In Figure 5, the horizontal axis represents the prediction window length (in seconds), while the vertical axis indicates the F1 score on the validation set. A higher F1 score signifies better predictive performance. The curves in the figure illustrate how each model’s performance varies with different window lengths. It is evident that different models respond differently to changes in window length, with tree-based models exhibiting notably superior performance at specific lengths.
Additionally, as shown in Table 2, each model has distinct requirements for data aggregation, and the choice of window length is closely related to the underlying classification mechanisms and features used. For example, logistic regression (LR), as a linear model, performs better at longer window lengths. In contrast, the multilayer perceptron (MLP), which has strong nonlinear fitting capabilities, does not display a clear optimal window pattern. For XGBoost and LGBM, the optimal window length is relatively short when the prediction lead time is less than 5 s, but becomes longer when it exceeds 5 s. This suggests that the window length should be adapted to the specific prediction time horizon to fully leverage the model’s performance.

4.2. Feature Selection Results

The selection of features in this study was carried out using the LGBM-Boruta method, with a prediction window lead length of 1.6 s and a prediction window length of 1.2 s. To determine the most relevant features, shadow feature importance scores were employed as thresholds at various percentile values. The evaluation involved calculating the number of selected feature variables and the F1 value predicted by LGBM on the test set across different threshold values.
Figure 6 illustrates the relationship between the threshold and the number of selected feature variables. In the figure, the x-axis represents the percentile threshold of shadow feature importance. The dashed line indicates the F1 score, while the solid line represents the number of selected feature variables. It is evident that as the threshold increases, the number of selected feature variables gradually decreases. When the selection criteria are the most stringent, only nine feature variables (VEL_Mean, VEL_SD, THW_Min, THW_Range, RTC_Max, LAC_Min, LAC_SD, GPD_Mean, STA_SD) are chosen, indicating their strong correlation with the risk status. Additionally, it was observed that when the number of characteristic variables falls below 20, the prediction performance of the model declines rapidly. The combination of characteristic variables corresponding to the maximum F1 value was selected. Consequently, a total of 39 characteristic variables were chosen as inputs for the model. The detailed results are presented in Table 3.

4.3. Model Prediction Results and Comparison

Given the wide application and good performance of logistic regression (LR), multilayer perceptron (MLP), and extreme gradient boosting (XGBoost) in risk prediction, this study also uses these algorithms to conduct short-term risk prediction based on the dataset constructed in this research [26,27,28]. The results of these algorithms are then compared with those of the improved light gradient-boosting machine (LGBM) in this study, and the comparison is presented in Table 4.
It was observed that feature selection significantly improved the performance of all models except for XGBoost, particularly in terms of recall. The increase in recall indicates a higher probability of correctly predicting all true risk events. However, the precision of the models decreased, indicating a lower probability of correctly predicting all predicted risk events. Among the models, LR exhibited the highest precision but the lowest recall, with values of 89.17% and 71.10% respectively. This indicates that the LR model is sensitive to specific risk situations, but it is highly reliable for those situations. On the other hand, the LGBM model outperformed all other models, displaying the highest recall and good precision. The LGBM model achieved a remarkable accuracy of 90.20% in predicting all risk events within 1.6 s, with a predicted credibility of 85.71%.
Based on the information presented in Table 5, the LGBM model with the highest predictive performance was utilized to make short-term predictions for three distinct data sources.

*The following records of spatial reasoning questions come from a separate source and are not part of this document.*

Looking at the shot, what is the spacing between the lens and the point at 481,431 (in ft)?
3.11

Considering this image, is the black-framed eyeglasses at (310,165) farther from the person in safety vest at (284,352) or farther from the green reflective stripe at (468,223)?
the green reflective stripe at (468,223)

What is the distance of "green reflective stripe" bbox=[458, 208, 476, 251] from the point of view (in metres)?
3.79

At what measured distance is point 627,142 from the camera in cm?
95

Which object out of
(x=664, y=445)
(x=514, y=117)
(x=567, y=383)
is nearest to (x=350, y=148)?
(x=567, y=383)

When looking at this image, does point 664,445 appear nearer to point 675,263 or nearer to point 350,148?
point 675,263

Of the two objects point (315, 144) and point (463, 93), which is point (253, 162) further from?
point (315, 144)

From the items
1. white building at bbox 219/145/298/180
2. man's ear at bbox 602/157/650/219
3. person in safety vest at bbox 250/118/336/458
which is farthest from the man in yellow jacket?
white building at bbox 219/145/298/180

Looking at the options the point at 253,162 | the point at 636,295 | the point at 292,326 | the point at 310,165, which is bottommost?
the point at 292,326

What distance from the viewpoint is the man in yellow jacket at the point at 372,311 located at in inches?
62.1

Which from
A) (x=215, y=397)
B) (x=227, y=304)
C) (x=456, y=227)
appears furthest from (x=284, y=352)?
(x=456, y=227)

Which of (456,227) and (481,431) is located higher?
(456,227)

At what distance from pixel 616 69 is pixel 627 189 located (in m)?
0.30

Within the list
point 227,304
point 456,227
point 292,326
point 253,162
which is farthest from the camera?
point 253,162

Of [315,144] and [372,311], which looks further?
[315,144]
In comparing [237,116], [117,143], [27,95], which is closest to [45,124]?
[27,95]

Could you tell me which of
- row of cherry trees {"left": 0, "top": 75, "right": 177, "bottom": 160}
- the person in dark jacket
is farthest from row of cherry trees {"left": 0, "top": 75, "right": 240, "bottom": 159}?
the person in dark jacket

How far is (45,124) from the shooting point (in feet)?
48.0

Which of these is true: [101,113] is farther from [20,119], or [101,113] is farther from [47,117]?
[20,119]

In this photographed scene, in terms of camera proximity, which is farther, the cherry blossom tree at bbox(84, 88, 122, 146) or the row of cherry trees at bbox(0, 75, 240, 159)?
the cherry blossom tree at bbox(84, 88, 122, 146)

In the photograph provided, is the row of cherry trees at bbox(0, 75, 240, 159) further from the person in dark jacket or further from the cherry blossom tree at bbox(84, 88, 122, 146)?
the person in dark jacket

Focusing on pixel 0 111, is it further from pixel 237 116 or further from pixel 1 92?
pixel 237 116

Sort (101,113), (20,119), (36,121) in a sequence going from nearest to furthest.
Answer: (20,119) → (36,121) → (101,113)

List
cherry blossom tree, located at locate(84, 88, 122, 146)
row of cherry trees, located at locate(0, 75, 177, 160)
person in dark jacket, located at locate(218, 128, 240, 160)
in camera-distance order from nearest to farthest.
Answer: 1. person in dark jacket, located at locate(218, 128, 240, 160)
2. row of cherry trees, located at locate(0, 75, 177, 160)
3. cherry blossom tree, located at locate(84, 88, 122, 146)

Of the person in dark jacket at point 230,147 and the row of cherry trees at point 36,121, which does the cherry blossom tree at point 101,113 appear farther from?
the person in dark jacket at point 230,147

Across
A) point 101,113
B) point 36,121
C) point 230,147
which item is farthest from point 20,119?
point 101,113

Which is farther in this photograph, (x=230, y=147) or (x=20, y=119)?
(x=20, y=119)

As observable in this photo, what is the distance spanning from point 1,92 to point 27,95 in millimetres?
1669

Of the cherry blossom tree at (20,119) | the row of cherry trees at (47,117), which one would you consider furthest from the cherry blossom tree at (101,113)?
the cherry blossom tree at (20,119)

These data sources are interconnected in a cause-and-effect relationship. Changes in the surrounding environment influence driver manipulation, which subsequently affects the vehicle’s attitude. However, it is worth noting that there is a slight time delay in the response of driver manipulation. Additionally, driver manipulation data lag behind changes in the surrounding environment due to the driver’s reaction time. Consequently, the predictive performance of the three data sources follows an increasing order, with the highest performance achieved by the human–vehicle–road environment information. This is attributed to the comprehensive nature of this data source, encompassing all relevant factors. Remarkably, the predictive performance of all data sources, including the human–vehicle–road environment information, significantly outperforms the first three sources alone, as indicated by an impressive F1 score of 87.90%.

4.4. SHAP Analysis

After conducting feature selection using all available data, SHAP analysis was performed on the trained LGBM model to examine the impact of lead length and prediction window length within the optimal prediction window. The outcomes of this analysis are illustrated in Figure 7.
As shown in Figure 7, the plot depicts several key feature variables that significantly influence the short-term driving risk prediction model. The x-axis represents the SHAP value, where a larger positive value indicates a stronger contribution to the prediction of a positive (risky) label, and a more negative value indicates a stronger contribution to a negative (non-risky) label. The color of each point reflects the actual value of the corresponding feature: dark blue indicates a lower value, and red represents a higher value. Each point in the plot corresponds to a specific feature of a sample in the dataset.
The analysis reveals that VEL_Mean, GPD_Mean, and RTC_Max are significant factors in risk prediction, indicating the importance of speed, throttle position, and TTCi in ADAS risk perception. Notably, approximately 1.6 s prior to a risk event, the vehicle speed typically decreases to a lower level. Surprisingly, an increase in VEL_Mean corresponds to a decrease in risk, which could be attributed to a reduced number of risk samples occurring at higher speeds on highways with less complex road conditions and lower traffic volumes. Furthermore, a smaller GPD_Mean and a larger RTC_Max signify a higher risk level, suggesting that most drivers are aware of impending risks and take necessary braking measures. Additionally, an increase in STA_Mean and LOF_Range is associated with an elevated risk, indicating a greater likelihood of risk during lane changes or turns compared to other driving scenarios. Therefore, understanding the significance of these feature variables can aid vehicle manufacturers and transportation departments in comprehending driver behavior and devising effective safety measures to mitigate the risk of traffic accidents.

5. Conclusions

This study presents a novel approach for short-term driving risk warning based on onboard sensing data. The key contribution of this paper is the introduction of a new method to calibrate the risk index threshold and determine the risk event identification method. The study incorporates various techniques such as a variable sliding window, negative sample undersampling, LGBM-Boruta feature selection, and classic machine learning to develop a short-term prediction system for driving risks. The main findings of the study are summarized as follows:
(1)
The proposed risk event identification method establishes the risk thresholds for TTCi and braking deceleration as 0.86 s−1 and −2.6 m/s2, respectively.
(2)
A combination of four machine learning methods and a variable sliding window approach is employed to explore the pattern of risk evolution. The study reveals that as the prediction window lead length increases, the prediction performance generally decreases, but the decline rate varies. The optimal prediction window lead length and prediction window length are determined as 1.6 s and 1.2 s, respectively, based on comprehensive considerations.
(3)
The short-term driving risk prediction model utilizes the statistical Boruta method for feature selection. This technique effectively filters out irrelevant feature variables, simplifies the model’s input variables, and improves risk prediction performance.
(4)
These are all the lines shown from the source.